— Your objective —
Filter the listing below, keeping only the lines with the word "html".

— Records for this exercise —
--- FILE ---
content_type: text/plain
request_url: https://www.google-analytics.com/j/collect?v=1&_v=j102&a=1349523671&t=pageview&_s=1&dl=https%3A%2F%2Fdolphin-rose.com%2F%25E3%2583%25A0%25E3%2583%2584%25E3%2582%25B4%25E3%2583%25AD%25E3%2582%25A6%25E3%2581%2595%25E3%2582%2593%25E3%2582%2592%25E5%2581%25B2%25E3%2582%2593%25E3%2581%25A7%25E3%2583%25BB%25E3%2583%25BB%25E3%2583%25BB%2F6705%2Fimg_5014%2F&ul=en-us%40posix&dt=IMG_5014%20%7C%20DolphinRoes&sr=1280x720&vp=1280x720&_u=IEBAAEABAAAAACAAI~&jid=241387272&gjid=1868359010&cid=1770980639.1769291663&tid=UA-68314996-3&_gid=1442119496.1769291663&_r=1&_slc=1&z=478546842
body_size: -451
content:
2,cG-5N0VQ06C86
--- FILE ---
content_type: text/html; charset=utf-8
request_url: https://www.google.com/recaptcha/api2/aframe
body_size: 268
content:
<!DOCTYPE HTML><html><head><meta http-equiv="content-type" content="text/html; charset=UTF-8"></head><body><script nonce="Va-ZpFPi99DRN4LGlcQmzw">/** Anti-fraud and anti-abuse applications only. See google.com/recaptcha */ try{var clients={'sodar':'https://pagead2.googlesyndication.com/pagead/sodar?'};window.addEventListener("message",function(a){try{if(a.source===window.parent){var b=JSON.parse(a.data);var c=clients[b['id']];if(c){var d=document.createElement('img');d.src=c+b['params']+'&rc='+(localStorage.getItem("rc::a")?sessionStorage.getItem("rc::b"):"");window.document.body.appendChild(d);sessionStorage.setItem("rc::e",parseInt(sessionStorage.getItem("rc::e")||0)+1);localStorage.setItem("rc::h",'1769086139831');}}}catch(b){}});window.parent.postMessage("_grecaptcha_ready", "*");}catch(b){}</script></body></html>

— Exercise solution —
content_type: text/html; charset=utf-8
<!DOCTYPE HTML><html><head><meta http-equiv="content-type" content="text/html; charset=UTF-8"></head><body><script nonce="Va-ZpFPi99DRN4LGlcQmzw">/** Anti-fraud and anti-abuse applications only. See google.com/recaptcha */ try{var clients={'sodar':'https://pagead2.googlesyndication.com/pagead/sodar?'};window.addEventListener("message",function(a){try{if(a.source===window.parent){var b=JSON.parse(a.data);var c=clients[b['id']];if(c){var d=document.createElement('img');d.src=c+b['params']+'&rc='+(localStorage.getItem("rc::a")?sessionStorage.getItem("rc::b"):"");window.document.body.appendChild(d);sessionStorage.setItem("rc::e",parseInt(sessionStorage.getItem("rc::e")||0)+1);localStorage.setItem("rc::h",'1769086139831');}}}catch(b){}});window.parent.postMessage("_grecaptcha_ready", "*");}catch(b){}</script></body></html>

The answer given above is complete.